■ Work order: The lines to reproduce from the material below are those from the one containing "5YJ3E1EB9RF809588 2024 TESLA" through the one containing "11 Aileen Avenue, Montrose VIC 3765", both included; write them out exactly and add nothing.

■ Listed records:
Start of Block

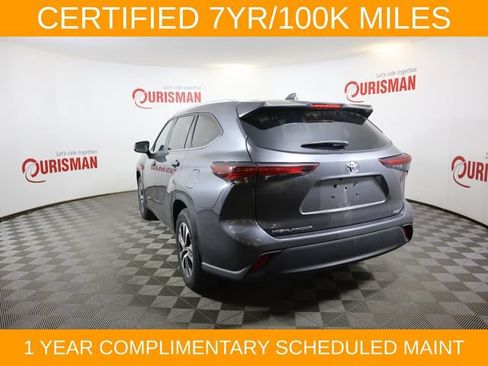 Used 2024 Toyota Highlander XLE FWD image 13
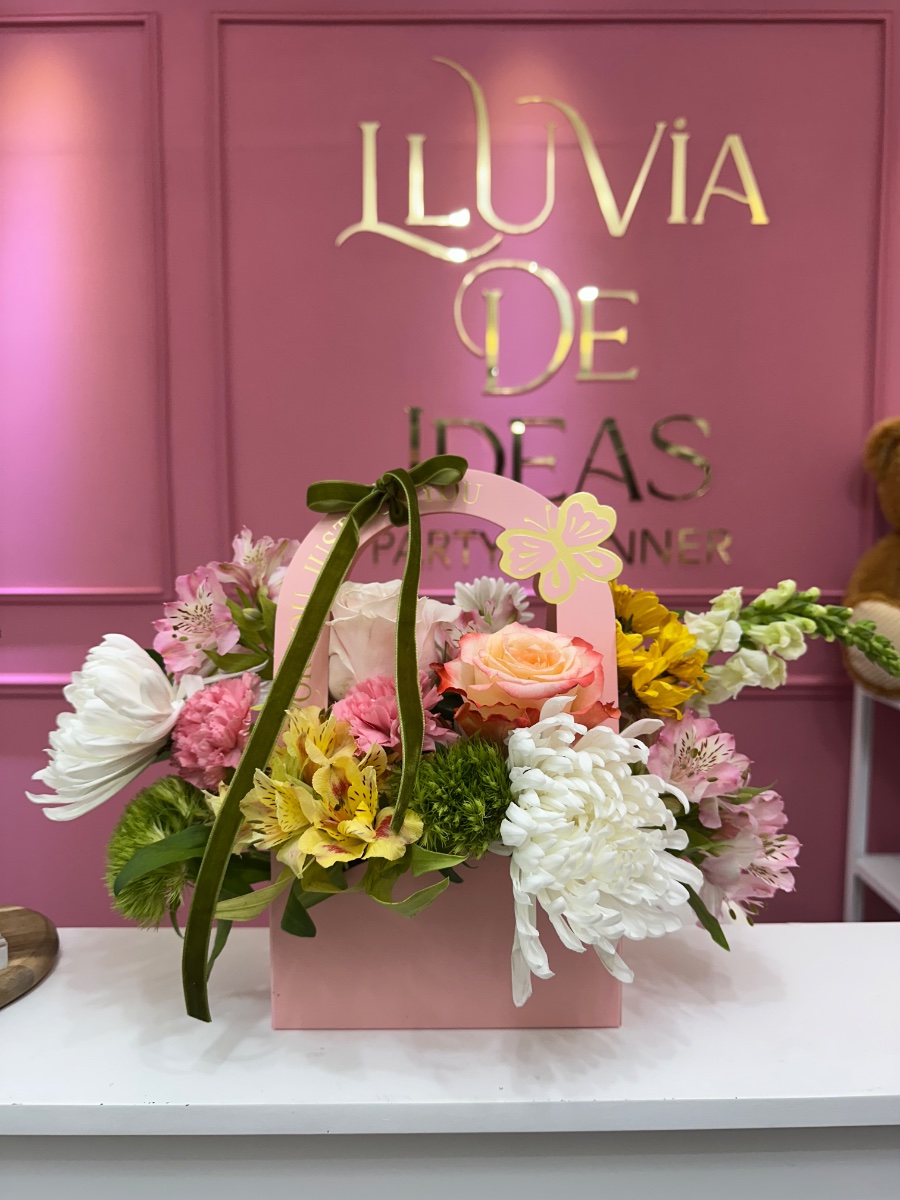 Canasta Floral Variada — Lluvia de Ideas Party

End of Block
Start of Block

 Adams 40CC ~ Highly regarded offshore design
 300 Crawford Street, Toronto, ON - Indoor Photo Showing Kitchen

End of Block
Start of Block

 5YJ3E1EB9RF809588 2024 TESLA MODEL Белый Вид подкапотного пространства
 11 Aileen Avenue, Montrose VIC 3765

End of Block

■ Solved exercise:
 5YJ3E1EB9RF809588 2024 TESLA MODEL Белый Вид подкапотного пространства
 11 Aileen Avenue, Montrose VIC 3765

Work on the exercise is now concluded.